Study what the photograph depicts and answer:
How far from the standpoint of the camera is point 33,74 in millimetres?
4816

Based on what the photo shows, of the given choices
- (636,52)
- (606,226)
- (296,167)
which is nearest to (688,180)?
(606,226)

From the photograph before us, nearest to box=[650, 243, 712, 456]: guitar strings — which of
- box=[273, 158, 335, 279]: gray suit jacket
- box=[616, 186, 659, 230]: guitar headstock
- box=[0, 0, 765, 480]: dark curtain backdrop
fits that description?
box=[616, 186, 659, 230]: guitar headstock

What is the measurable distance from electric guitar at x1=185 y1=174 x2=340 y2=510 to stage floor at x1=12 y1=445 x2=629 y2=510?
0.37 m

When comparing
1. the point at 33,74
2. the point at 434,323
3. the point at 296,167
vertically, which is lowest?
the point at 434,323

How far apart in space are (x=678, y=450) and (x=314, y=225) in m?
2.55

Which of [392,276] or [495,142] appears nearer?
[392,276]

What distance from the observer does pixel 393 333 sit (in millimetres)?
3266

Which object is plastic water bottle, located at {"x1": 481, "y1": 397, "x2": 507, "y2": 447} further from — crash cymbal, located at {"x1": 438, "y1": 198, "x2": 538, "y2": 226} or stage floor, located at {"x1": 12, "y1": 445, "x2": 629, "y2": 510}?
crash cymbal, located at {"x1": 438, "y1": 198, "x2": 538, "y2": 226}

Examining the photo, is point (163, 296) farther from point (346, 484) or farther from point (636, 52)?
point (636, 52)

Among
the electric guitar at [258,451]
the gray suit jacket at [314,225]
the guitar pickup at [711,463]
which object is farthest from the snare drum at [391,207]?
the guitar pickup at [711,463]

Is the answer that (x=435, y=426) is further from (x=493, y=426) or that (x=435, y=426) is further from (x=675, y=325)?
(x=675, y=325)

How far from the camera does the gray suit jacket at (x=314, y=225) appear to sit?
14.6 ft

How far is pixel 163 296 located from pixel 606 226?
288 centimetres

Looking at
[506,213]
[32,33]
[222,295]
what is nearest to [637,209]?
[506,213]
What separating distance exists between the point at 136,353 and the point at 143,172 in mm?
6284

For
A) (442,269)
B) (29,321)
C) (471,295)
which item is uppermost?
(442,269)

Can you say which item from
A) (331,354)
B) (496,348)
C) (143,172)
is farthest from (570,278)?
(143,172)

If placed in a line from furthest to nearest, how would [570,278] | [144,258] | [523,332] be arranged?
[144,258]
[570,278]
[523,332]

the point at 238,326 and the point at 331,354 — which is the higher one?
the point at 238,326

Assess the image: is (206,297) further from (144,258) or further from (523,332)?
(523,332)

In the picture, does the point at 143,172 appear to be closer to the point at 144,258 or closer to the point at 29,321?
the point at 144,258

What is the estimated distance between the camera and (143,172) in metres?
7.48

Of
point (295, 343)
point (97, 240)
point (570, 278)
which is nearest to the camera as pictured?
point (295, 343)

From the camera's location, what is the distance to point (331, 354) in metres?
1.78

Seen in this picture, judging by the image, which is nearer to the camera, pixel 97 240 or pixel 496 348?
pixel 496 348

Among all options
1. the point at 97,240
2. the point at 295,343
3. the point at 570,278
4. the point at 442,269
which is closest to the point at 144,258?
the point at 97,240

☆ ☆ ☆ ☆

Exercise directions: From the first line of the listing above up to and including the line containing "288 centimetres", render the lines as a JSON list of strings, one string per line, omitting blank lines.

Exercise response:
[
  "Study what the photograph depicts and answer:",
  "How far from the standpoint of the camera is point 33,74 in millimetres?",
  "4816",
  "Based on what the photo shows, of the given choices",
  "- (636,52)",
  "- (606,226)",
  "- (296,167)",
  "which is nearest to (688,180)?",
  "(606,226)",
  "From the photograph before us, nearest to box=[650, 243, 712, 456]: guitar strings — which of",
  "- box=[273, 158, 335, 279]: gray suit jacket",
  "- box=[616, 186, 659, 230]: guitar headstock",
  "- box=[0, 0, 765, 480]: dark curtain backdrop",
  "fits that description?",
  "box=[616, 186, 659, 230]: guitar headstock",
  "What is the measurable distance from electric guitar at x1=185 y1=174 x2=340 y2=510 to stage floor at x1=12 y1=445 x2=629 y2=510?",
  "0.37 m",
  "When comparing",
  "1. the point at 33,74",
  "2. the point at 434,323",
  "3. the point at 296,167",
  "vertically, which is lowest?",
  "the point at 434,323",
  "How far apart in space are (x=678, y=450) and (x=314, y=225) in m?",
  "2.55",
  "Which of [392,276] or [495,142] appears nearer?",
  "[392,276]",
  "What distance from the observer does pixel 393 333 sit (in millimetres)?",
  "3266",
  "Which object is plastic water bottle, located at {\"x1\": 481, \"y1\": 397, \"x2\": 507, \"y2\": 447} further from — crash cymbal, located at {\"x1\": 438, \"y1\": 198, \"x2\": 538, \"y2\": 226} or stage floor, located at {\"x1\": 12, \"y1\": 445, \"x2\": 629, \"y2\": 510}?",
  "crash cymbal, located at {\"x1\": 438, \"y1\": 198, \"x2\": 538, \"y2\": 226}",
  "Examining the photo, is point (163, 296) farther from point (346, 484) or farther from point (636, 52)?",
  "point (636, 52)",
  "Among",
  "the electric guitar at [258,451]",
  "the gray suit jacket at [314,225]",
  "the guitar pickup at [711,463]",
  "which object is farthest from the snare drum at [391,207]?",
  "the guitar pickup at [711,463]",
  "Is the answer that (x=435, y=426) is further from (x=493, y=426) or that (x=435, y=426) is further from (x=675, y=325)?",
  "(x=675, y=325)",
  "How far from the camera does the gray suit jacket at (x=314, y=225) appear to sit?",
  "14.6 ft",
  "How far is pixel 163 296 located from pixel 606 226?",
  "288 centimetres"
]